Texte extrait ::
+===+
Publications

Critique de « L’esclave »

Le livre de Michel Herland se présente comme un double enchevêtrement, d’abord dans le temps, avec les différentes époques où se meuvent les personnages, ensuite dans le mélange entre roman et digressions théoriques. L’auteur est un économiste, mais pas seulement, on le verra. On a plutôt affaire à un « honnête homme », au sens du XVIIe siècle, c’est-à-dire curieux de tous les domaines et capable d’en disserter intelligemment et de façon amusante pour le lecteur.

Il s’agit d’un roman d’anticipation, puisque l’action se déroule entre le début du XXIe siècle, sa fin, et le début du siècle suivant. L’intrigue joue habilement sur ces différentes périodes, avec un monde européen décadent, peu à peu transformé en califat, en tout cas pour sa partie sud (il n’est pas précisé si l’Europe du Nord y a échappé, ni jusqu’où s’étend cette domination musulmane). Dans les quelques nids d’aigle pyrénéens où se situe une partie de l’histoire, de petits groupes ont échappé à cette influence, et continuent à vivre à l’écart, dans une sorte de bienheureuse autosuffisance, et tolérés par les nouvelles autorités.
+===+
Consignes de l'exercice :: D'après la critique de « L'esclave », quel est le métier de l'auteur du livre ? Répondez en une phrase, s'il vous plaît.

Données fournies ::
+===+
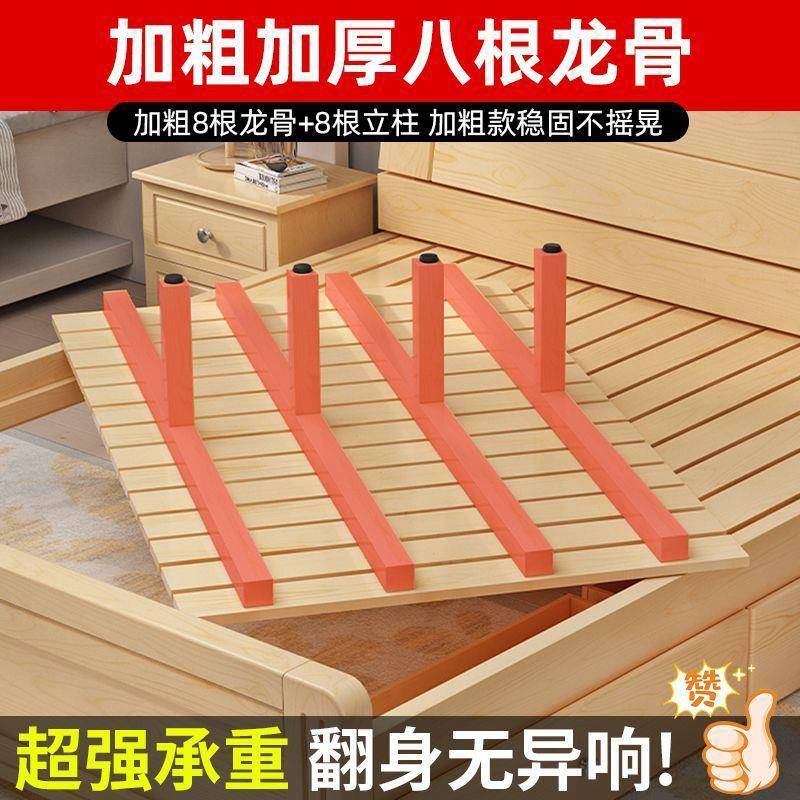 中式1.5米实木床家用1.XDT8双人床卧出租房新经济米型单人床1m床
+===+
Corrigé :: L'auteur du livre, Michel Herland, est économiste.